The answer is every line of the records that holds the word "United", copied in full.

**Data records:**
..........

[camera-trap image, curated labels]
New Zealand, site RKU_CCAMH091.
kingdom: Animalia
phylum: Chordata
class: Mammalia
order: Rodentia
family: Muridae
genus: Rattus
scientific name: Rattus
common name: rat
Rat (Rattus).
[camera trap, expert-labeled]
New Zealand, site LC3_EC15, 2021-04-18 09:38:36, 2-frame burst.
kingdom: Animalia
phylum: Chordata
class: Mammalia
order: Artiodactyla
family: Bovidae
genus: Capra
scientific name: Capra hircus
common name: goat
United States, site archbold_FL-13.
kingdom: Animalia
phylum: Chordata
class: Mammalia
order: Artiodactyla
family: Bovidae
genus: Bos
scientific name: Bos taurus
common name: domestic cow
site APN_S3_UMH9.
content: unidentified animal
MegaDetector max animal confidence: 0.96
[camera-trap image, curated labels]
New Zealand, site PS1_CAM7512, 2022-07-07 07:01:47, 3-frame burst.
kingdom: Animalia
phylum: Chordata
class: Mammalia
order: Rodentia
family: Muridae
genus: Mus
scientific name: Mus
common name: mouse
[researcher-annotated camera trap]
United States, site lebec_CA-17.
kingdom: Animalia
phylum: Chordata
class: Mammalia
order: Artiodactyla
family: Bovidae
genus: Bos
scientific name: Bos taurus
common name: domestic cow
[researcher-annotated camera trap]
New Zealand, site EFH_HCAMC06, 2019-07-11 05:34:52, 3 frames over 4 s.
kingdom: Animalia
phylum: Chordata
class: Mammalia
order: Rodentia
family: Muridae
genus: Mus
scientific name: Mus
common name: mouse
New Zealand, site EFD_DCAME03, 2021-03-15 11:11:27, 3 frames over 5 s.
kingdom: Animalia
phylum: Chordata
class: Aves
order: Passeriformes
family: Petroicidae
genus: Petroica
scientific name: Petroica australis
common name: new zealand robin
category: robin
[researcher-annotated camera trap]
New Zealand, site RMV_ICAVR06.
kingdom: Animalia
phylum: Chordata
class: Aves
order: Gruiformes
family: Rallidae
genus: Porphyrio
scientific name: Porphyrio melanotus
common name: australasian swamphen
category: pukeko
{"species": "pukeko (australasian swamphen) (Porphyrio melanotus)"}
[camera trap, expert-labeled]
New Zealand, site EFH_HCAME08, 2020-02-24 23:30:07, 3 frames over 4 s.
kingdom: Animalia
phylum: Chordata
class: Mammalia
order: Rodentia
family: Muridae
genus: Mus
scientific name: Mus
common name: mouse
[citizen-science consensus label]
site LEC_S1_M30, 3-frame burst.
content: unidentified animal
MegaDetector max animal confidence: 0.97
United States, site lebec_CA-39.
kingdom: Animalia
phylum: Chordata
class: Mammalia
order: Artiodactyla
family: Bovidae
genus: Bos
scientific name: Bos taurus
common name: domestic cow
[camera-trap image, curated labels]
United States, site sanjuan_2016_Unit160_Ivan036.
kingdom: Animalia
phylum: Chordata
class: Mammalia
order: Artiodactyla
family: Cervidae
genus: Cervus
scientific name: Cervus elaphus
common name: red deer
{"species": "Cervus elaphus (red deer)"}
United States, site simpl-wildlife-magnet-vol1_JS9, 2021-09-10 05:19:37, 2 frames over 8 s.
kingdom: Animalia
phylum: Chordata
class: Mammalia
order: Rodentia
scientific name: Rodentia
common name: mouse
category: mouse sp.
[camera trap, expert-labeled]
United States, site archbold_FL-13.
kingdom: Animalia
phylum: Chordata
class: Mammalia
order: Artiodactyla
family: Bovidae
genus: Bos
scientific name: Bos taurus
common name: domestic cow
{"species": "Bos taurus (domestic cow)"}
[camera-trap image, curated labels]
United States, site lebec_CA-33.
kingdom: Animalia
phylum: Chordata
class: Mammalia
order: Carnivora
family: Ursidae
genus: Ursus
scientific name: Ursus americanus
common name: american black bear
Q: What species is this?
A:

..........

**Task answer:**
United States, site archbold_FL-13.
United States, site lebec_CA-17.
United States, site lebec_CA-39.
United States, site sanjuan_2016_Unit160_Ivan036.
United States, site simpl-wildlife-magnet-vol1_JS9, 2021-09-10 05:19:37, 2 frames over 8 s.
United States, site archbold_FL-13.
United States, site lebec_CA-33.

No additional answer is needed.